** Information supplied follows **
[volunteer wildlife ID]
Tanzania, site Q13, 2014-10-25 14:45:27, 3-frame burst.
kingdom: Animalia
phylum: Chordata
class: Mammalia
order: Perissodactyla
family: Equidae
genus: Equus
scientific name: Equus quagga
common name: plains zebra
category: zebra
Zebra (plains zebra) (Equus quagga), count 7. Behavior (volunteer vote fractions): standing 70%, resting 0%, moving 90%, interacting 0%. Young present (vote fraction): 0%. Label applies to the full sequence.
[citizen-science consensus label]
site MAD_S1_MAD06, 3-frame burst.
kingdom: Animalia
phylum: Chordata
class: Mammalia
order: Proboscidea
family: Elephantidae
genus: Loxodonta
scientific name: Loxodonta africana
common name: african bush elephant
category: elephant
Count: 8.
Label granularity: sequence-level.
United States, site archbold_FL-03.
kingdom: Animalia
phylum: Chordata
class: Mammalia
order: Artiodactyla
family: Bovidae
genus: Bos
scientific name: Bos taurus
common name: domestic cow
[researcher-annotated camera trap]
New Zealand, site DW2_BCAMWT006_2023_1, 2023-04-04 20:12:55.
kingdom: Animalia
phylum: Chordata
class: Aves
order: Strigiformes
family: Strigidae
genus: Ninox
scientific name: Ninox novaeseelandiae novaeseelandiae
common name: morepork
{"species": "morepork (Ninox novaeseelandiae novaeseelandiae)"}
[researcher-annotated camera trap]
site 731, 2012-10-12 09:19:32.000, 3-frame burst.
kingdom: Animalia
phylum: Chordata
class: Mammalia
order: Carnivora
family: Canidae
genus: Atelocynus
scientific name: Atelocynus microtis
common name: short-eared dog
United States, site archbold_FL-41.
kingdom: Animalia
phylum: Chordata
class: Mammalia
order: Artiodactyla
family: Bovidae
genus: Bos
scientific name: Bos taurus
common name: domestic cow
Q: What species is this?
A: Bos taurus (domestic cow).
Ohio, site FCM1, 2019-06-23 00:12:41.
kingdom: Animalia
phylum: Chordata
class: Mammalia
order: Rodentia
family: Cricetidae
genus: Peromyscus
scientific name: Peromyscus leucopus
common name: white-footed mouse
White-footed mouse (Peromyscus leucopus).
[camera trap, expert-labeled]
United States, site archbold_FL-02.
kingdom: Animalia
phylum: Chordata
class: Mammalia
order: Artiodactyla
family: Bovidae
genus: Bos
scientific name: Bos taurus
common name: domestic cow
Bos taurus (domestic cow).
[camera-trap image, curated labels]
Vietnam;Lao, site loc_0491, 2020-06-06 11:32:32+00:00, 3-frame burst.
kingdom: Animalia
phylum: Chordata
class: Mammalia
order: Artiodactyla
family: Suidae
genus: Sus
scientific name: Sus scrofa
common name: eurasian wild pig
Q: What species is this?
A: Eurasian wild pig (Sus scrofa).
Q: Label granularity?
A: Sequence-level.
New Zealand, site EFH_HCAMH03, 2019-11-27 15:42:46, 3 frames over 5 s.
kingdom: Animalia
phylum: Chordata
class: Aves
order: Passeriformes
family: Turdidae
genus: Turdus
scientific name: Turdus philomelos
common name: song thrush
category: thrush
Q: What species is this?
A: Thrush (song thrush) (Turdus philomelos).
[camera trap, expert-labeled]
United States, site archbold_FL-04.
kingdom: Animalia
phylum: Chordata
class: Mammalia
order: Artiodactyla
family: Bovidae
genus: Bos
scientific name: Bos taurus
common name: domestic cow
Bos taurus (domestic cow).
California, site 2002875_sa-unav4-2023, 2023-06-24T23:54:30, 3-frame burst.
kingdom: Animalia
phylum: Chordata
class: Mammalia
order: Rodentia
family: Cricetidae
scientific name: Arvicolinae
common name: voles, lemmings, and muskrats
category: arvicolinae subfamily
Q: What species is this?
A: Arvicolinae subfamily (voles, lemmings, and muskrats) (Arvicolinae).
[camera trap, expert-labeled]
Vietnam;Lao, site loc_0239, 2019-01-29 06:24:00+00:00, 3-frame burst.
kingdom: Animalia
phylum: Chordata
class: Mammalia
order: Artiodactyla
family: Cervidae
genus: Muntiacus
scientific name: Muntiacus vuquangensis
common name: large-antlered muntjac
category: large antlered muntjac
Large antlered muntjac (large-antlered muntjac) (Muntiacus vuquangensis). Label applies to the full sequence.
** End of Information supplied **
Search the entries for "Zealand" and copy out each line that has it.

New Zealand, site DW2_BCAMWT006_2023_1, 2023-04-04 20:12:55.
New Zealand, site EFH_HCAMH03, 2019-11-27 15:42:46, 3 frames over 5 s.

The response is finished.